L’attrait du programme est qu’il s’attaque à un angle mort de la francisation au Québec selon Michel Leblanc, président et chef de la direction de la chambre de commerce du Montréal métropolitain.
« On demandait aux commerçants immigrants de venir se franciser dans des classes, explique-t-il. On s’est aperçu qu’on les sortait de leur quotidien qui est déjà extrêmement chargé. Ils travaillent des heures de fou dans de petits commerces où il n’y a que très peu de personnes pour les remplacer. Ça n’arrivera pas qu’un commerçant va fermer son commerce un après-midi pour venir apprendre le français ou qu’à la fin de sa journée, vers 19 h, il va aller s’installer dans une salle de classe au lieu de passer du temps avec sa famille. »
« Si les cours de français ne sont pas obligatoires, on échappe des gens comme les petits commerçants qui travaillent 24h sur 24h et 7 jours sur 7 et qui n’ont pas le temps d’aller à l’école, rajoute Nathalie Roy, ministre de la Culture et des Communications et ministre responsable de la Langue française, qui était de passage à Sherbrooke pour le dévoilement du projet. C’est l’école qui vient à eux. C’est un excellent projet parce qu’on va rattraper ces gens-là, mais on persiste à dire qu’il faut rendre les cours de français obligatoires pour tous les nouveaux arrivants.»
UNE APPROCHE INDIVIDUALISÉE
La grande force du programme est de proposer une approche plus individualisée pour les commerçants qui ne trouvent pas toujours réponse à leur question dans les cours de francisation généraux.
« L’important quand on apprend une langue, c’est de l’apprendre en fonction des premiers besoins qu’on a, estime M. Remysen. Quand le besoin est d’apprendre à saluer un client ou d’apprendre les chiffres pour dire les montants d’argent, ça doit venir assez tôt dans l’apprentissage et c’est ce qu’on fait. »

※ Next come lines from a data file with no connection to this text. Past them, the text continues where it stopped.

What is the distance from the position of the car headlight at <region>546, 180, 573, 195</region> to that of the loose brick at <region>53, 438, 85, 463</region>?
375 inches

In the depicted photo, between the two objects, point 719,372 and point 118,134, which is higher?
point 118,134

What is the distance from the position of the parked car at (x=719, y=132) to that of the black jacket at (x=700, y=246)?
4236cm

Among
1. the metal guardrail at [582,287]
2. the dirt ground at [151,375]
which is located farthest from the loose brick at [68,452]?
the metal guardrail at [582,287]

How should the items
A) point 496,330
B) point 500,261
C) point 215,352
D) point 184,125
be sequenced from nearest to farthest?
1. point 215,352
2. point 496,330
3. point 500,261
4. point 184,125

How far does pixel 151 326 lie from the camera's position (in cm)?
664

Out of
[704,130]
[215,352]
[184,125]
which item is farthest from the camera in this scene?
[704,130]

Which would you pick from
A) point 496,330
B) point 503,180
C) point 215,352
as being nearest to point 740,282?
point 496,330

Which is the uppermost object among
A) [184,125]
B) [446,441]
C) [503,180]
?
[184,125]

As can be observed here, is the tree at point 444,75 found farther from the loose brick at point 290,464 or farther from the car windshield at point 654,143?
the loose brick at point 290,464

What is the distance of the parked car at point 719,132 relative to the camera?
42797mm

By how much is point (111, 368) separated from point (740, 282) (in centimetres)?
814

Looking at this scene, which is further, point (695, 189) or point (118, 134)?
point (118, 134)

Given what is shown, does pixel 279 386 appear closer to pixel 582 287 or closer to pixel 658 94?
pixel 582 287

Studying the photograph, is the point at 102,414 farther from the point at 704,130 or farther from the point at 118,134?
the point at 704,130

« C’est vraiment d’apprendre le français de façon utile, explique Annie Banville, étudiante qui fait partie du programme. Je mentore quelqu’un dans le domaine de la cuisine et on parle de nourriture et de la façon dont les gens mangent ici. La semaine dernière par exemple on a parlé de cueillette de pommes et de citrouilles. C’est l’occasion d’inclure beaucoup de vocabulaire et de notions grammaticales sans s’asseoir et réviser ses participes passés. »
« Souvent la personne que j’aide va recevoir des courriels avec des tournures de phrase qu’elle ne comprend pas, ajoute Rachelle Dionne qui fait elle aussi partie du programme. L’autre fois elle m’a demandé ce que le mot "quasiment" voulait dire. Il a fallu que je lui explique. »
UN AVANTAGE ÉCONOMIQUE
Outre l’avantage de pouvoir maîtriser le français, les commerçants qui profitent du mentorat des étudiants en ressortent gagnants au niveau financier également.

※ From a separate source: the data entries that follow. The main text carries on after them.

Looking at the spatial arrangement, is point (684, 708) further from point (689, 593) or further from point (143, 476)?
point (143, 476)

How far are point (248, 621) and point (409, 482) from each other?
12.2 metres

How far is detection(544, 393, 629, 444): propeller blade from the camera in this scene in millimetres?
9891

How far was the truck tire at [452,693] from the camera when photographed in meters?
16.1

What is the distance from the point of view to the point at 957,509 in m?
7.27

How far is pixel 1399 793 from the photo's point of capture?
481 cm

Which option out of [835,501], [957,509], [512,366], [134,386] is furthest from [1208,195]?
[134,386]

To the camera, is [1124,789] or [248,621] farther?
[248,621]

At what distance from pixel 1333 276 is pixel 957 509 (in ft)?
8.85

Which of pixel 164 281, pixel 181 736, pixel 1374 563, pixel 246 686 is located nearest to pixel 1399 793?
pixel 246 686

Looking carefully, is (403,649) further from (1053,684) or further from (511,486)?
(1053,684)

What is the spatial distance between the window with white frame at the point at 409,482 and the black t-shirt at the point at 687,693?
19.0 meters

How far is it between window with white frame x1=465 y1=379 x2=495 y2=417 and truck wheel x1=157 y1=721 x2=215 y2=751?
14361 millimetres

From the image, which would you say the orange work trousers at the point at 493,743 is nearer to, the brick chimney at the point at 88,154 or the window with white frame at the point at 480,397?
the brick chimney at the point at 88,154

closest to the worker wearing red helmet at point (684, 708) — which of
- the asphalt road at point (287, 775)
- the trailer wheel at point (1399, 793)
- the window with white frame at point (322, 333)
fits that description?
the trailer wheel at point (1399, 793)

« Il y a une reconnaissance des efforts faits par le commerçant, assure Michel Leblanc. Et comme les logos sont affichés sur les commerces, il y a des francophones qui reconnaissent le logo et qui veulent les encourager. Pas simplement en parlant français avec eux, mais en faisant des affaires avec eux. Ce n’était pas conçu comme un outil de marketing au départ, mais il a cet effet-là. »
À Montréal, le programme a mentoré 30 commerçants lors de la première cohorte, 120 lors de la deuxième et le programme s’étend maintenant à cinq quartiers de la métropole. L’Université de Sherbrooke a été un partenaire de première heure du projet.

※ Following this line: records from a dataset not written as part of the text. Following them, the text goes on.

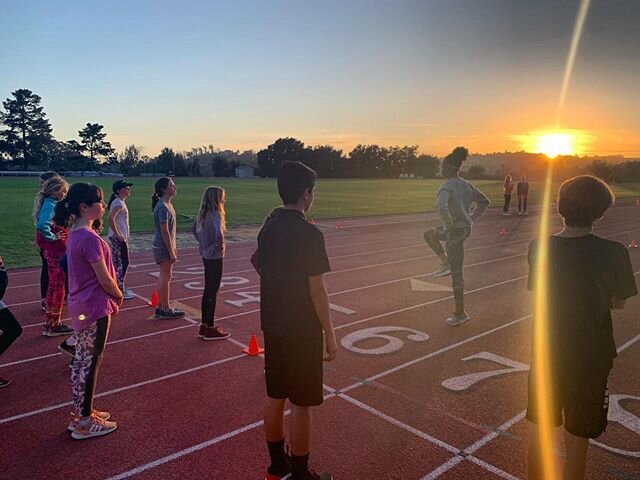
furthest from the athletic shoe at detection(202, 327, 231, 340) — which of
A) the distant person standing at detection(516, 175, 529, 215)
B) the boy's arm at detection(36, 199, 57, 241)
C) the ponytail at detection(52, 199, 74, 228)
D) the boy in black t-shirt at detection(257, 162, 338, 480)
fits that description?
the distant person standing at detection(516, 175, 529, 215)

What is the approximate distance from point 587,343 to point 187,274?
373 inches

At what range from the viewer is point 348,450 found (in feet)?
13.2

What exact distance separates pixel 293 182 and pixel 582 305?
1.98 metres

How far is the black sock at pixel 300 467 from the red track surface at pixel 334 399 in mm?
409

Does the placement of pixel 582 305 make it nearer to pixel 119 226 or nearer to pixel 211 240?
pixel 211 240

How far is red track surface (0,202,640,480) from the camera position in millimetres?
3852

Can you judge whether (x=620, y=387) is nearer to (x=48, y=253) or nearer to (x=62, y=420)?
(x=62, y=420)

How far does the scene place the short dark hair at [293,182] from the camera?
10.6 ft

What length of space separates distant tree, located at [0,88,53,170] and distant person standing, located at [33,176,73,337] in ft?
309

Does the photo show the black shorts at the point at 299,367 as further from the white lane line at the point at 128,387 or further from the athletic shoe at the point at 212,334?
the athletic shoe at the point at 212,334

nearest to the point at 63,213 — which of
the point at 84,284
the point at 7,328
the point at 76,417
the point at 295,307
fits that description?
the point at 84,284

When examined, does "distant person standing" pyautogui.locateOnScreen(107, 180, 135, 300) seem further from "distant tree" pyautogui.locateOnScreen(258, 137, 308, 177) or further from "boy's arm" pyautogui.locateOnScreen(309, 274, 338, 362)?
"distant tree" pyautogui.locateOnScreen(258, 137, 308, 177)

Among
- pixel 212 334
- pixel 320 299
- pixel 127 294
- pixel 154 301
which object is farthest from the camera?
pixel 127 294

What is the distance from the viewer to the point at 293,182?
10.7 feet
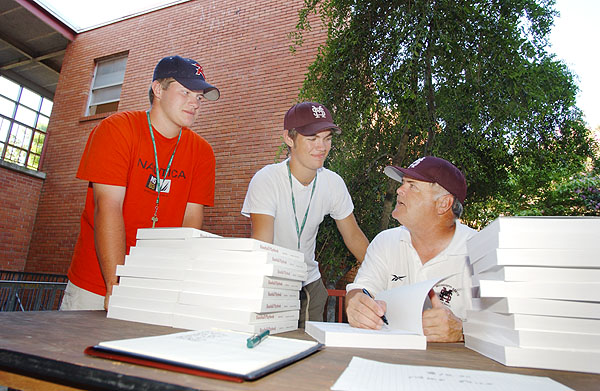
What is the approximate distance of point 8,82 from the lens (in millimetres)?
11453

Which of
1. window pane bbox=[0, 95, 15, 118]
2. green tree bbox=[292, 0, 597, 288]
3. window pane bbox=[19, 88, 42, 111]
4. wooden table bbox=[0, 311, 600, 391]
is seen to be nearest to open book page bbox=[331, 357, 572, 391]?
wooden table bbox=[0, 311, 600, 391]

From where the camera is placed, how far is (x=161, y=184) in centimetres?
196

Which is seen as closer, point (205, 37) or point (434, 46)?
point (434, 46)

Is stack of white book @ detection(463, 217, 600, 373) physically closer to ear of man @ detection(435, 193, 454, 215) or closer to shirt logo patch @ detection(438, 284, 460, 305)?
shirt logo patch @ detection(438, 284, 460, 305)

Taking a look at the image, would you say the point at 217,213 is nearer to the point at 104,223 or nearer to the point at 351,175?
the point at 351,175

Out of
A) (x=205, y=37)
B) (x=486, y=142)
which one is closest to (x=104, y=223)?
(x=486, y=142)

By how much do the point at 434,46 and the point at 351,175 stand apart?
67.5 inches

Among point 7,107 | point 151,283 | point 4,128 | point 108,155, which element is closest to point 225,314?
point 151,283

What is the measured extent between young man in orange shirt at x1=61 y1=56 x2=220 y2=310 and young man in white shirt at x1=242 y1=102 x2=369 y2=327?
334 mm

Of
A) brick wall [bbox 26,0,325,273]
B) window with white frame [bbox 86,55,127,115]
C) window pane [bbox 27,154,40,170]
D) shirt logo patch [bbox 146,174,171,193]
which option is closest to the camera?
shirt logo patch [bbox 146,174,171,193]

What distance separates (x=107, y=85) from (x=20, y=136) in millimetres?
2975

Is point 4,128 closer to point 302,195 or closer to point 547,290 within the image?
point 302,195

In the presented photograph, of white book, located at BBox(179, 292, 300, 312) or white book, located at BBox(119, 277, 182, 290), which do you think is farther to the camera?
white book, located at BBox(119, 277, 182, 290)

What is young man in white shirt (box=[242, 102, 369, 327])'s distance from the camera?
2250 mm
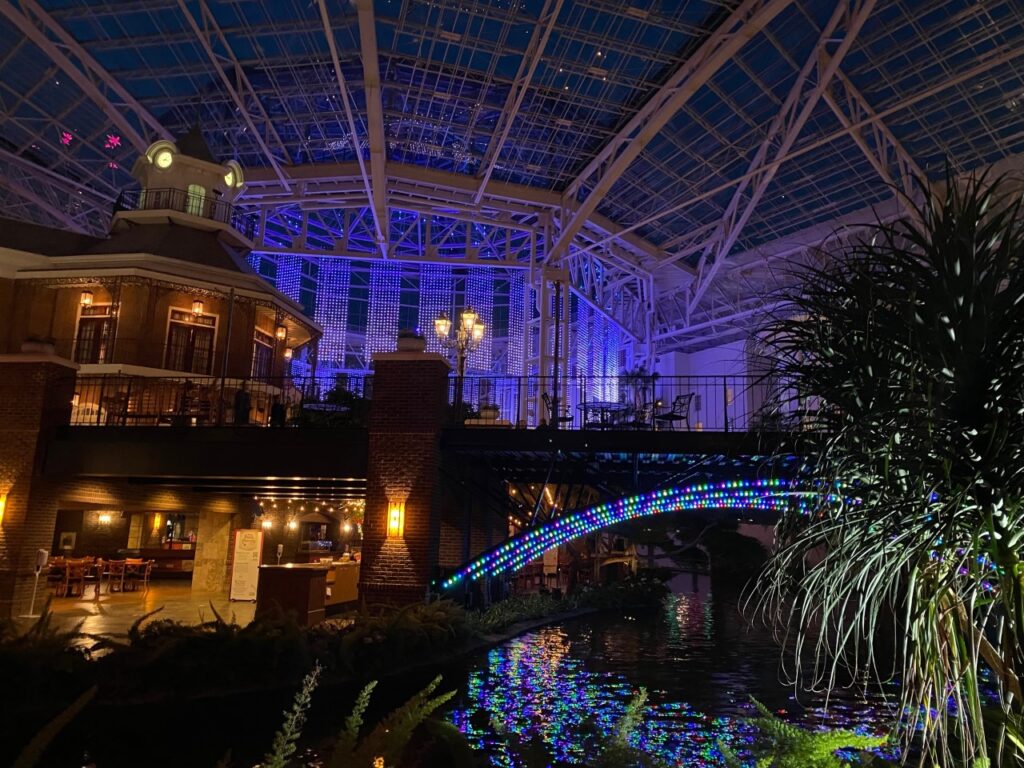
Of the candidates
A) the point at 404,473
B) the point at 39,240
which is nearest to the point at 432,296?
the point at 39,240

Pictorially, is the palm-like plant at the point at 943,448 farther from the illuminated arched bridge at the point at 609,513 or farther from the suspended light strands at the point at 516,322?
the suspended light strands at the point at 516,322

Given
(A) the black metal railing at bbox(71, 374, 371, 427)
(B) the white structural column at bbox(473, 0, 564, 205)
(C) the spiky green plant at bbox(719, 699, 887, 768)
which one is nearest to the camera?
(C) the spiky green plant at bbox(719, 699, 887, 768)

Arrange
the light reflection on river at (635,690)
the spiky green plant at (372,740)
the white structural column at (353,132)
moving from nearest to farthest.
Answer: the spiky green plant at (372,740) → the light reflection on river at (635,690) → the white structural column at (353,132)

« Des étudiants de Sherbrooke se sont inscrits dans le programme et venaient à Montréal parce que ça cadrait dans leurs valeurs. Quand est venu le temps d’étendre le programme à l’extérieur de Montréal, l’UdeS a tout de suite levé la main. Et maintenant on pense que d’autres établissements vont vouloir s’en inspirer.»
Déjà à Sherbrooke on souhaite poursuivre le programme en janvier avec les commerçants intéressés.